## RECORDS FOR THE EXERCISE:
▬▬▬
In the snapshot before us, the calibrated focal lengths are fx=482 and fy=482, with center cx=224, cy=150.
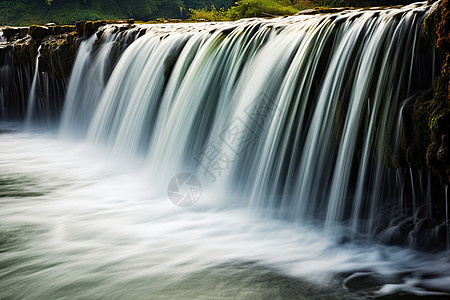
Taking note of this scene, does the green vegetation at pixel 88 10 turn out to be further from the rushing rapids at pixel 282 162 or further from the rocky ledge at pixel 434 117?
the rocky ledge at pixel 434 117

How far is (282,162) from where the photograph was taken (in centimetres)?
489

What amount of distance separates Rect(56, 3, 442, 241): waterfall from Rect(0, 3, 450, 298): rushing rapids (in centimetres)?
2

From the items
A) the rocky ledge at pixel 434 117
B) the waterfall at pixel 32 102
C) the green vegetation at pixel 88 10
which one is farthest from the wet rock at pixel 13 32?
the green vegetation at pixel 88 10

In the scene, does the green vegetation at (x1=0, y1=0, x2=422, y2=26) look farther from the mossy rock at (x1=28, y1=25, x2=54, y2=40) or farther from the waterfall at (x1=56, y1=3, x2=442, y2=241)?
the waterfall at (x1=56, y1=3, x2=442, y2=241)

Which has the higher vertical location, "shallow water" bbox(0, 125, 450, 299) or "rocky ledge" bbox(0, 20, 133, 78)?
"rocky ledge" bbox(0, 20, 133, 78)

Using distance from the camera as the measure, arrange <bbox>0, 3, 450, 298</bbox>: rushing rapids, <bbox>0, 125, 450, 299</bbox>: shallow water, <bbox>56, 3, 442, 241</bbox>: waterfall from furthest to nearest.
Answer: <bbox>56, 3, 442, 241</bbox>: waterfall → <bbox>0, 3, 450, 298</bbox>: rushing rapids → <bbox>0, 125, 450, 299</bbox>: shallow water

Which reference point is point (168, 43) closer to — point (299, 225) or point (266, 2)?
point (299, 225)

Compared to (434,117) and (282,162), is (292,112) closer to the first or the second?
(282,162)

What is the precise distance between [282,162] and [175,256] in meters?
1.60

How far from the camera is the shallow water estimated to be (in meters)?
3.29

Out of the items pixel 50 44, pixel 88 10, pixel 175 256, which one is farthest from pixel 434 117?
pixel 88 10

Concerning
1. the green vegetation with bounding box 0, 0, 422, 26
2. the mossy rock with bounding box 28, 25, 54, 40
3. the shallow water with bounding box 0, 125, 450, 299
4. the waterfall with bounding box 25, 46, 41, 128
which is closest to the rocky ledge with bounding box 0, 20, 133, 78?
the mossy rock with bounding box 28, 25, 54, 40

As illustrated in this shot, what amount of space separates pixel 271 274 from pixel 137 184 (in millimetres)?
3068

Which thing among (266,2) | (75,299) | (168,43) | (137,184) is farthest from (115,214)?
(266,2)
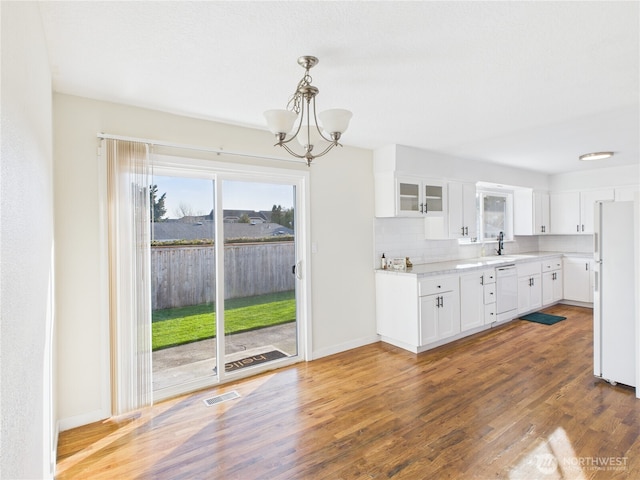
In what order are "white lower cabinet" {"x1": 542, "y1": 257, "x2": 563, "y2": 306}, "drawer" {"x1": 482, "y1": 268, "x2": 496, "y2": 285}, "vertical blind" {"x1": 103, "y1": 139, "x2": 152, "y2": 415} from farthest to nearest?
"white lower cabinet" {"x1": 542, "y1": 257, "x2": 563, "y2": 306} → "drawer" {"x1": 482, "y1": 268, "x2": 496, "y2": 285} → "vertical blind" {"x1": 103, "y1": 139, "x2": 152, "y2": 415}

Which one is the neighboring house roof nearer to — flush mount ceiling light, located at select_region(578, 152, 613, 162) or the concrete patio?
the concrete patio

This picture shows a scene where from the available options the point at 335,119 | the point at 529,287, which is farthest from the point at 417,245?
the point at 335,119

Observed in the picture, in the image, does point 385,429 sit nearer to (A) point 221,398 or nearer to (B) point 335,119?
(A) point 221,398

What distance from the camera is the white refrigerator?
3012mm

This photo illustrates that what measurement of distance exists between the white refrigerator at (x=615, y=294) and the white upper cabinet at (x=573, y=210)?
11.3 ft

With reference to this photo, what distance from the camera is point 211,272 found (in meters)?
3.23

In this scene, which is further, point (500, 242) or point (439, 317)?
point (500, 242)

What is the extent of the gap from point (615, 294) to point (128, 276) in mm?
4122

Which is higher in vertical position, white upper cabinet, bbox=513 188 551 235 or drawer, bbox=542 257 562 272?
white upper cabinet, bbox=513 188 551 235

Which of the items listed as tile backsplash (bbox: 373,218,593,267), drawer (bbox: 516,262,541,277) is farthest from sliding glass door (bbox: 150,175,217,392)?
drawer (bbox: 516,262,541,277)

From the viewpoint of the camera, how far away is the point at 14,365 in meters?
0.95

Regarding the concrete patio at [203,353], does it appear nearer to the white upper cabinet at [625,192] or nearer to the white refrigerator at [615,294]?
the white refrigerator at [615,294]

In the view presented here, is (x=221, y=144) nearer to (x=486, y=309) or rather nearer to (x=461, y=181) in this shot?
(x=461, y=181)

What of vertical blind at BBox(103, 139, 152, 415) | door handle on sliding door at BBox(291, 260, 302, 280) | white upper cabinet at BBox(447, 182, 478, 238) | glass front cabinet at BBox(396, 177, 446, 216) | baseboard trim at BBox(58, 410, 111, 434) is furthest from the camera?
white upper cabinet at BBox(447, 182, 478, 238)
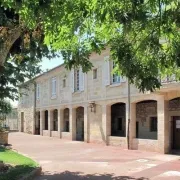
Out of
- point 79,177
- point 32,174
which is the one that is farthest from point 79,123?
point 32,174

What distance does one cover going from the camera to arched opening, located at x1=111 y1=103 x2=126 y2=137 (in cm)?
2779

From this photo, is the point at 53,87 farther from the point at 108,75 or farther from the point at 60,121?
the point at 108,75

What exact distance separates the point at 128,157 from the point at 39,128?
26.9 meters

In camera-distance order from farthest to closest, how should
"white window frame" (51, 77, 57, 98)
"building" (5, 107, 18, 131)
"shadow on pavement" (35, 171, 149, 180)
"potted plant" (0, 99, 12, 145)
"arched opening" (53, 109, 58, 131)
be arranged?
"building" (5, 107, 18, 131), "arched opening" (53, 109, 58, 131), "white window frame" (51, 77, 57, 98), "potted plant" (0, 99, 12, 145), "shadow on pavement" (35, 171, 149, 180)

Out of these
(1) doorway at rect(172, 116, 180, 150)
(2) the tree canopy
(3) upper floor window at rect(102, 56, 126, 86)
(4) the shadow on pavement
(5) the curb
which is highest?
(3) upper floor window at rect(102, 56, 126, 86)

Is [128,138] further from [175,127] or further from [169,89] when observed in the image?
[169,89]

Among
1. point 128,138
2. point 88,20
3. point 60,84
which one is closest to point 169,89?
point 128,138

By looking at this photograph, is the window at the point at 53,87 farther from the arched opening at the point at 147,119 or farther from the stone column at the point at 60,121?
the arched opening at the point at 147,119

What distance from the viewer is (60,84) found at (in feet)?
112

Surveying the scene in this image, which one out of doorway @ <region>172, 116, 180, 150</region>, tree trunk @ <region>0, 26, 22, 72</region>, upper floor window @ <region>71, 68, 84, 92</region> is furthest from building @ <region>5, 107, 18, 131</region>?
tree trunk @ <region>0, 26, 22, 72</region>

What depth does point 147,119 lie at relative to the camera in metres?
24.0

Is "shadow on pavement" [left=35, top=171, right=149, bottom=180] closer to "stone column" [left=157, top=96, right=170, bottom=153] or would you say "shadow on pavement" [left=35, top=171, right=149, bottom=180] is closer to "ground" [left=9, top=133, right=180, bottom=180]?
Answer: "ground" [left=9, top=133, right=180, bottom=180]

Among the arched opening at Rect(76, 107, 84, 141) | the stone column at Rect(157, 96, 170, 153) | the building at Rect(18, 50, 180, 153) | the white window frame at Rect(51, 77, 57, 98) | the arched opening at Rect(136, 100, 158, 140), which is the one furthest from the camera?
the white window frame at Rect(51, 77, 57, 98)

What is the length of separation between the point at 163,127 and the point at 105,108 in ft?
21.7
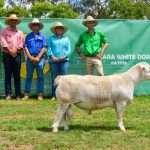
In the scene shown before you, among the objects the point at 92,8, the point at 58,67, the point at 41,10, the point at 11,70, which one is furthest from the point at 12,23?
the point at 92,8

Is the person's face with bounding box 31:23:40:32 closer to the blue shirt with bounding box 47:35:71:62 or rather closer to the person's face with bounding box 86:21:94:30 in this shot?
the blue shirt with bounding box 47:35:71:62

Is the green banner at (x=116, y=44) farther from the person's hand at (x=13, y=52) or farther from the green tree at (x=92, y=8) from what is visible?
the green tree at (x=92, y=8)

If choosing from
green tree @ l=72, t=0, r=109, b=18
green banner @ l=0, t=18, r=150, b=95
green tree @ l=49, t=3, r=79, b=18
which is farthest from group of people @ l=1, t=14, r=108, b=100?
green tree @ l=72, t=0, r=109, b=18

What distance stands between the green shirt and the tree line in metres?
25.9

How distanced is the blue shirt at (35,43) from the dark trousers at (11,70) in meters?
0.40

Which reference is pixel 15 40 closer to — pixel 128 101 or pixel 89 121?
pixel 89 121

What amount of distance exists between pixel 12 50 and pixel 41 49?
2.68ft

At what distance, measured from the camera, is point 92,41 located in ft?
43.9

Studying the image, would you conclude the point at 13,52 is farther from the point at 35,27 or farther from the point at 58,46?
the point at 58,46

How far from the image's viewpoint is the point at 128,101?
30.1ft

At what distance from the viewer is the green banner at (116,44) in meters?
14.4

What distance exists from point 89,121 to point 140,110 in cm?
210

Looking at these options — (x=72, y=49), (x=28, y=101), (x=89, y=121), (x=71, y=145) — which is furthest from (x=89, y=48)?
(x=71, y=145)

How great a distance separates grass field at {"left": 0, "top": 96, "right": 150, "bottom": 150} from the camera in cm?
772
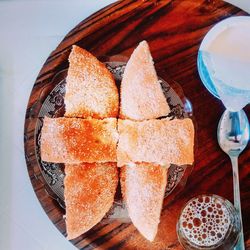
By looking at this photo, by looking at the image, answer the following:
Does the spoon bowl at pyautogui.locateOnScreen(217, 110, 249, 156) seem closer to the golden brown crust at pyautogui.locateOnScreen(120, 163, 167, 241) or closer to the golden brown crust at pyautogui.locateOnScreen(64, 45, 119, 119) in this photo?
the golden brown crust at pyautogui.locateOnScreen(120, 163, 167, 241)

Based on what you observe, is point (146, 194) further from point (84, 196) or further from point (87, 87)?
point (87, 87)

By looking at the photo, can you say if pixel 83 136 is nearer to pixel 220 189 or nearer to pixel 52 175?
pixel 52 175

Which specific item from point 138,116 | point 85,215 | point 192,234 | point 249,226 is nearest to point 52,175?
point 85,215

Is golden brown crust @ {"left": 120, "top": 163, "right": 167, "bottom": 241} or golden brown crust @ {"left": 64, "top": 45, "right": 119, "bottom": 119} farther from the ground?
golden brown crust @ {"left": 64, "top": 45, "right": 119, "bottom": 119}

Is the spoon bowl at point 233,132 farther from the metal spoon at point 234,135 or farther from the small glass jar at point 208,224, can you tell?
the small glass jar at point 208,224

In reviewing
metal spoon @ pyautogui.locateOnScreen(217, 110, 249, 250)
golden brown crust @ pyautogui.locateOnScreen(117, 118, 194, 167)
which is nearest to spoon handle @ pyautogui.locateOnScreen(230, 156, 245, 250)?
metal spoon @ pyautogui.locateOnScreen(217, 110, 249, 250)

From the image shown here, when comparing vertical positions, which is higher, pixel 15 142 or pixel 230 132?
pixel 15 142
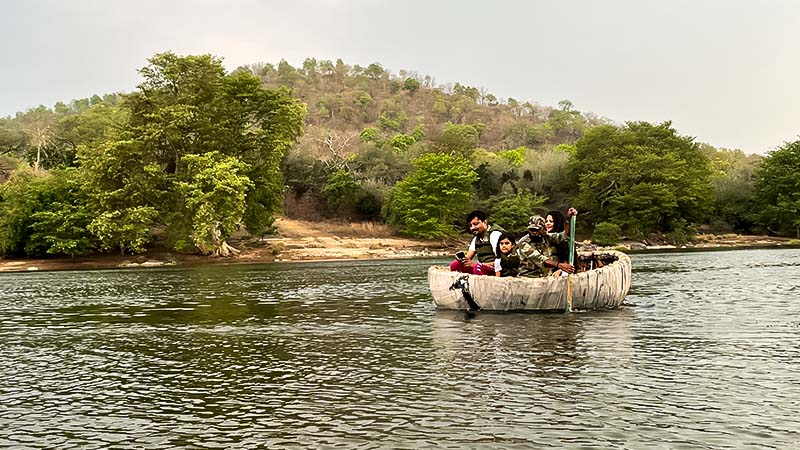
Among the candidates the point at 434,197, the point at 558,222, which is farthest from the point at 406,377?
the point at 434,197

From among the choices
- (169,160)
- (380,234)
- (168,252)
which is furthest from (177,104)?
(380,234)

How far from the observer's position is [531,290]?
1828 cm

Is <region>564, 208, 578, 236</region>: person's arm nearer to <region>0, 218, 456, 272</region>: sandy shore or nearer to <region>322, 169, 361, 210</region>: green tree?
<region>0, 218, 456, 272</region>: sandy shore

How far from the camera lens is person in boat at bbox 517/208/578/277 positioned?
18859 mm

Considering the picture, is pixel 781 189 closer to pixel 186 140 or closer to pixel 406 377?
pixel 186 140

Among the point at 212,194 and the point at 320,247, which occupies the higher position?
the point at 212,194

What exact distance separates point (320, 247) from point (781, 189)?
170 ft

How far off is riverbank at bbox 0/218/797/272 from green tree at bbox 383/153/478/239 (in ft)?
6.09

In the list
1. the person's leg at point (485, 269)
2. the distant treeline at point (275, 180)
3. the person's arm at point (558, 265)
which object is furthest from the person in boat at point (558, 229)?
the distant treeline at point (275, 180)

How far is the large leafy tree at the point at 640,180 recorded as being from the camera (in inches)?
2822

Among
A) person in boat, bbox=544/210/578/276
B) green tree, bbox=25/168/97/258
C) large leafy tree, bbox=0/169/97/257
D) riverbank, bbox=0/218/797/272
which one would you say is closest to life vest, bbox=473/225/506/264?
person in boat, bbox=544/210/578/276

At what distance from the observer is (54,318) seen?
2102 cm

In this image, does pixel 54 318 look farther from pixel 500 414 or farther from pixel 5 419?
pixel 500 414

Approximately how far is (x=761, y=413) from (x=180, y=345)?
37.6 feet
▬▬▬
Each line from the one with "In the list" through the last line of the records must be written out word for word. Include nothing else.

In the list
1. the person's leg at point (485, 269)
2. the distant treeline at point (275, 180)
3. the person's arm at point (558, 265)
which object is furthest from the person in boat at point (558, 229)?
the distant treeline at point (275, 180)

How far is the large leafy tree at the point at 640,180 recorded as being from the camera (in inches)?
2822

Among
A) person in boat, bbox=544/210/578/276
B) green tree, bbox=25/168/97/258
C) large leafy tree, bbox=0/169/97/257
D) riverbank, bbox=0/218/797/272
which one would you say is closest to life vest, bbox=473/225/506/264?
person in boat, bbox=544/210/578/276

At what distance from the observer is (54,318) seen?
2102 cm

In this image, does pixel 54 318 look farther from pixel 500 414 or farther from pixel 5 419?
pixel 500 414

Approximately how far is (x=761, y=413) from (x=180, y=345)?
37.6 feet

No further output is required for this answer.